Lunes, 29 de diciembre de 2008

28 de Diciembre de 2008         
Fiesta de la Sagrada Familia – Ciclo B

 

Lectura del Evangelio según San Lucas: (2, 22-40)

 

Cuando llegó el tiempo de la purificación de María, según la ley de Moisés, llevaron a Jesús a Jerusalén, para presentarlo al Señor de acuerdo con lo escrito en la ley del Señor: "Todo primogénito varón será consagrado al Señor", y para entregar la oblación (como dice la ley del Señor: "un par de tórtolas o dos pichones").

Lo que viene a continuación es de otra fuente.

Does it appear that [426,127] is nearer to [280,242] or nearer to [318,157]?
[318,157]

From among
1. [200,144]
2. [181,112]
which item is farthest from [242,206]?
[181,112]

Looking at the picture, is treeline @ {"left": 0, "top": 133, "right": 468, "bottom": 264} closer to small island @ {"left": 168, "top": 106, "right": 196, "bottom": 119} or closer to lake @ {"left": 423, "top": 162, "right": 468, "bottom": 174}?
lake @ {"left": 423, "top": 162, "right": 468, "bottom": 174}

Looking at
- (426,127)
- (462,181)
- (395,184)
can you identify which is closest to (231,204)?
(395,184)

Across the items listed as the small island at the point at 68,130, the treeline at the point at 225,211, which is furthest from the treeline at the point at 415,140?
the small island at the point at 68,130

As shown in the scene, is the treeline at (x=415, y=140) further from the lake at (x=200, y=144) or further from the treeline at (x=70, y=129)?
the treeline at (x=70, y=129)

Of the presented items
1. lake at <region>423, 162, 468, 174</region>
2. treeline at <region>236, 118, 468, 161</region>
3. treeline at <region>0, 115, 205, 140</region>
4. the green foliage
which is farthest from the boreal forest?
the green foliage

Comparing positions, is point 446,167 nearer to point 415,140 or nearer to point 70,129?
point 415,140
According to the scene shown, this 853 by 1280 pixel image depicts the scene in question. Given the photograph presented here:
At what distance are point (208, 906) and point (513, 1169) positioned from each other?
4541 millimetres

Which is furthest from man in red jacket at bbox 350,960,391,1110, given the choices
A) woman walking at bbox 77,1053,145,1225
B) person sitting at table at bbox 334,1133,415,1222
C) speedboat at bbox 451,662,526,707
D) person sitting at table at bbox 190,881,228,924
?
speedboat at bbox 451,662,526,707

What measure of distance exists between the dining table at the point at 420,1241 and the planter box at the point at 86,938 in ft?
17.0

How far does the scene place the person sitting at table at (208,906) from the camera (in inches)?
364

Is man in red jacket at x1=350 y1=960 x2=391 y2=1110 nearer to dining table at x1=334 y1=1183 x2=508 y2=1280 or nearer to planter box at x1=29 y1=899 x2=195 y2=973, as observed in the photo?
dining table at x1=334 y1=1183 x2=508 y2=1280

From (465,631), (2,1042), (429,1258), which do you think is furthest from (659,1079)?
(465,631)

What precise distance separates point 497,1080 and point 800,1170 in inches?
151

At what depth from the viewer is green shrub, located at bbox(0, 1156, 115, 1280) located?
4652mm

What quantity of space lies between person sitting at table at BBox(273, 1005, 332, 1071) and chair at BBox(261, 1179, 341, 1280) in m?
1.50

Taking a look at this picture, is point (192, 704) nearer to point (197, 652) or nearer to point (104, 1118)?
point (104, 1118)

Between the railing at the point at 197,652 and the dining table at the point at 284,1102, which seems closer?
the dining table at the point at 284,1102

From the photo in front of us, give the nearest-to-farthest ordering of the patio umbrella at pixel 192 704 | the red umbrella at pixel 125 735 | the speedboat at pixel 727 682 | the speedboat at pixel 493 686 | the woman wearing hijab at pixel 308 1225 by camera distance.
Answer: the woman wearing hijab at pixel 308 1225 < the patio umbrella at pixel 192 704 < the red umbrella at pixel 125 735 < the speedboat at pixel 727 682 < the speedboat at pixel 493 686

        Vivía entonces en Jerusalén un hombre llamado Simeón, hombre honrado y piadoso, que aguardaba el Consuelo de Israel; y el Espíritu Santo moraba en él. Había recibido un oráculo del Espíritu Santo: que no vería la muerte antes de ver al Mesías del Señor. Impulsado por el Espíritu Santo, fue al templo.

        Cuando entraban con el Niño Jesús sus padres para cumplir con él lo previsto por la ley, Simeón lo tomó en brazos y bendijo a Dios diciendo: 

- Ahora, Señor, según tu promesa, puedes dejar a tu siervo irse en paz; porque mis ojos han visto a tu Salvador, a quien has presentado ante todos los pueblos: luz para alumbrar a las naciones, y gloria de tu pueblo, Israel.

        José y María, la madre de Jesús, estaban admirados por lo que se decía del niño.

        Simeón los bendijo diciendo a María, su madre:

- Mira: Éste está puesto para que muchos en Israel caigan y se levanten; será como una bandera discutida: así quedará clara la actitud de muchos corazones. Y a ti una espada de traspasará el alma.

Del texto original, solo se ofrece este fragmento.